Storage Instructions
Keep Chilled: Shrimp ceviche is best enjoyed fresh, but you can keep it in the fridge in an airtight container for up to 24 hours. The lime juice will continue to ‘cook’ the shrimp, so the texture might change slightly over time. For the best taste and texture, try to enjoy it the same day you make it!
Prep Ahead: If you want to get a head start, you can dice all your vegetables and store them separately in the fridge for up to a day before mixing. Just wait to cut the avocado until you’re ready to serve – nobody likes brown avocados! The shrimp should be prepared fresh for the best results.
Serve: Take your ceviche out of the fridge about 5 minutes before serving to take the edge off the cold – this helps the flavors shine through better. Give it a quick stir before plating, as some liquid might settle at the bottom.
| Preparation Time | 15-20 minutes |
| Cooking Time | 180-240 minutes |
| Total Time | 195-260 minutes |
| Level of Difficulty | Easy |
Estimated Nutrition
Estimated nutrition for the whole recipe (without optional ingredients):
- Calories: 600-700
- Protein: 60-70 g
- Fat: 25-30 g
- Carbohydrates: 30-35 g
Ingredients
For the shrimp:
- 1 lb raw shrimp (peeled and deveined)
- Juice from 5 limes (freshly squeezed for best flavor)
For the vegetables:
- 1/3 cup fresh cilantro (chopped)
- 1/3 medium white onion (finely diced)
- 2 serrano peppers (finely chopped, remove seeds for less heat)
- 1 avocado (diced just before serving to prevent browning)
- 2 small tomatoes (diced)
- 1 cucumber (diced into 1/2-inch pieces)
For assembly and serving:
- Salt
- 1 cup Clamato juice (or V8 vegetable juice for a similar taste)
- Ketchup
- Pepper
Step 1: Prepare the Shrimp
Begin by cutting the shrimp into small, bite-sized pieces.
Place the shrimp pieces into a plastic or glass container.
Pour enough lime juice over the shrimp to ensure all pieces are covered.
You may need to add more lime juice if necessary to submerge all the shrimp pieces.
Cover the container and refrigerate for at least three hours or, for the best results, overnight.
This process will “cook” the shrimp by marinating them in the lime juice.
Step 2: Prepare and Chill Vegetables
While the shrimp is marinating, chop and mix all the vegetables you plan to use for the dish.
You can include ingredients like diced tomatoes, onions, cucumbers, or avocado, based on your preference.
Once mixed, set the vegetables aside in the fridge to keep them fresh and crisp until the shrimp is ready.
Step 3: Combine Ingredients
Once the shrimp is fully “cooked” and appears pink, take it out of the refrigerator.
Drain any excess lime juice.
Add the pre-chilled vegetables to the shrimp.

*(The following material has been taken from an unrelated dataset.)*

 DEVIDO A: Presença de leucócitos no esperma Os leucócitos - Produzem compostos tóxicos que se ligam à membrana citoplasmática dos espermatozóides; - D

Pour in a desired amount of clamato juice and season with salt and pepper to taste.
Mix everything together until well combined.
Step 4: Serve and Enjoy
Serve the shrimp and vegetable mixture with tostadas, saltines, or tortilla chips for a crunchy contrast.
For a personalized touch, you may add a little ketchup to individual servings if desired.
Enjoy your refreshing and zesty dish!